Das weißt du ganz genau als Kammerpräsident, Kollege Schultes. Und wenn hier jemand lügt, dann bist das in dem Fall du.


Präsidentin Mag. Barbara Prammer: So, meine Herren! Beide haben das Wort „Lüge" zu unterlassen. - Bitte, Herr Abgeordneter.


Abgeordneter Dipl.-Ing. Dr. Wolfgang Pirklhuber (fortsetzend): Danke, Frau Präsi­dentin! Trotzdem verweise ich auf eine schriftliche Anfragebeantwortung im Rahmen der Budgetberatungen, wo nachzulesen ist, seit wann es keine neuen Biomittel mehr gibt. Ich kann dem Kollegen Schultes diese Unterlage auch gerne zur Verfügung stellen. (Beifall bei den Grünen.)


Und abschließend, damit Sie sehen, Herr Bundesminister, dass wir sehr konstruktiv sind, verweise ich auf unseren Entschließungsantrag vom 5. Juli 2012 - der ist ein­gebracht, liegt im Ausschuss, und ich hoffe, er wird auch einmal inhaltlich diskutiert werden -, wo wir zu jedem Aspekt dieser Agrarreform, sowohl zur ersten Säule als auch zur zweiten Säule, unsere Forderungen aufgestellt haben.

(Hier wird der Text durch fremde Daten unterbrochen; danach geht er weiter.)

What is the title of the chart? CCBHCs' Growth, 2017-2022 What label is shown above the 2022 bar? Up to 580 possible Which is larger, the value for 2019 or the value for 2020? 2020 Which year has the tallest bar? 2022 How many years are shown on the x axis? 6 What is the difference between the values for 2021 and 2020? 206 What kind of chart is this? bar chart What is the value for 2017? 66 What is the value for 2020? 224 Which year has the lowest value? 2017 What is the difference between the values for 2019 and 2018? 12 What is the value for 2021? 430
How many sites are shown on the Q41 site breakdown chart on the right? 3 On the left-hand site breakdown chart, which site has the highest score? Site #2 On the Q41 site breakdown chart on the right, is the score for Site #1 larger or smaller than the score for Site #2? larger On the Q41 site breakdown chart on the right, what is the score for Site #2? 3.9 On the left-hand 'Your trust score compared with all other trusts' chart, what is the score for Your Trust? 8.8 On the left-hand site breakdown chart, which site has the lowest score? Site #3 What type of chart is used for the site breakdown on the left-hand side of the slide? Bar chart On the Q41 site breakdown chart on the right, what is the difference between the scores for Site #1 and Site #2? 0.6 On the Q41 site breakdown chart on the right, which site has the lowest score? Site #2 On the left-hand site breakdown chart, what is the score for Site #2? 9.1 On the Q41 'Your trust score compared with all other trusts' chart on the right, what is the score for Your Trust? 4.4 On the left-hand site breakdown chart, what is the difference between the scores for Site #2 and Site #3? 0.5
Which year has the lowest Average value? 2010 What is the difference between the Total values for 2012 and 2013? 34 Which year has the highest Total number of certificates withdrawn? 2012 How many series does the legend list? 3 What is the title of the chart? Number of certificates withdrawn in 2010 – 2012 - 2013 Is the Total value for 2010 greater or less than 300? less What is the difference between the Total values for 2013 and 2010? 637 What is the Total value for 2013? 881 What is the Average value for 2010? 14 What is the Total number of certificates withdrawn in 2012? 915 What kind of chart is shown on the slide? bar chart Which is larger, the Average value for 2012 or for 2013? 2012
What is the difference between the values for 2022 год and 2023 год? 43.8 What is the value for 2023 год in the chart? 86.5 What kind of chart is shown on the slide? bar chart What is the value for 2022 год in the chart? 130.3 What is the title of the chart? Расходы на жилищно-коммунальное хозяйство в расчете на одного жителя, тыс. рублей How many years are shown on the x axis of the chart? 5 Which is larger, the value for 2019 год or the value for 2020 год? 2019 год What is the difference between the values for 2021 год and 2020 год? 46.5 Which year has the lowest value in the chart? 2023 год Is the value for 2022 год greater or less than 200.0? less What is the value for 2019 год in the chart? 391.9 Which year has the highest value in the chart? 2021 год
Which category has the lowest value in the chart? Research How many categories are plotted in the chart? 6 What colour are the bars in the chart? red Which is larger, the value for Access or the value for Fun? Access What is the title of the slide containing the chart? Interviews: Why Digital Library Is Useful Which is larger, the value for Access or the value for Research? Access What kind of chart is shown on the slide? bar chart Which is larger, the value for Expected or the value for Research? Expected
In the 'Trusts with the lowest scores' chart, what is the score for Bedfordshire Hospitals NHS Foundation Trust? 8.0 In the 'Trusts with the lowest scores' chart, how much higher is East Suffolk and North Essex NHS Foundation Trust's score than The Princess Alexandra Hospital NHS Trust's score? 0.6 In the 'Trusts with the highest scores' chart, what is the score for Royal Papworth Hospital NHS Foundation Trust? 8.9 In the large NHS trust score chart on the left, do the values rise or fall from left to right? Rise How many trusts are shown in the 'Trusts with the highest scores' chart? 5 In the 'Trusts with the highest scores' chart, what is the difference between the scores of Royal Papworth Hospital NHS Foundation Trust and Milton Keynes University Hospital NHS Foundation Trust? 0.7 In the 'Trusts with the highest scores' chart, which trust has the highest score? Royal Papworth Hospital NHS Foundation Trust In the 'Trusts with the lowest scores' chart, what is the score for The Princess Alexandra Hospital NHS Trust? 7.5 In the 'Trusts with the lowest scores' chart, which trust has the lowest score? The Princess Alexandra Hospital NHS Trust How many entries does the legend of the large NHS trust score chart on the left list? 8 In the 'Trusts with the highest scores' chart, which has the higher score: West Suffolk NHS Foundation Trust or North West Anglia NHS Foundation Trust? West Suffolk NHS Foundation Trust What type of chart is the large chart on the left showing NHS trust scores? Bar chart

Insbesondere haben wir dort gerade für die ländliche Entwicklung gefordert, dass die Kommission und auch der Rat und das Parlament diese Mittel durch Umschichtungen auf 100 Milliarden € aufstocken müssen. Das ist innerhalb des Agrarbudgets möglich, durch Umschichtung von der ersten in die zweite Säule, und eindeutig nicht durch dieses Katastrophen-Kürzungsprogramm, das Van Rompuy vorgelegt hat. Und verantwortlich für dieses Programm, das muss man auch dazusagen, ist ja der Rat.


Jetzt besteht die Chance, und dafür werden wir Grüne kämpfen, dass das Europäische Parlament in der Mitentscheidung genau jene Maßnahmen setzen wird, die es auch fordert, nämlich ausreichende Dotierung der Umweltförderungen, ausreichende Mittel für die Entwicklung des ländlichen Raums. Und da sind Sie säumig. Daher ist es ein Trauerspiel, was Sie hier aufführen, ein Trauertanz, den Sie aufführen, wenn Sie sich hier nur in die Ecke stellen und jammern, statt dass Sie Bündnisse mit jenen Regionen und jenen Ländern in Europa schließen, die für diesen Ausbau der ländlichen Entwicklung sind, wie zum Beispiel alle deutschen Bundesländer. Warum haben Sie keine Bündnisse geschaffen? Wir werden es tun. - Danke schön. (Beifall bei den Grünen sowie bei Abgeordneten der FPÖ.)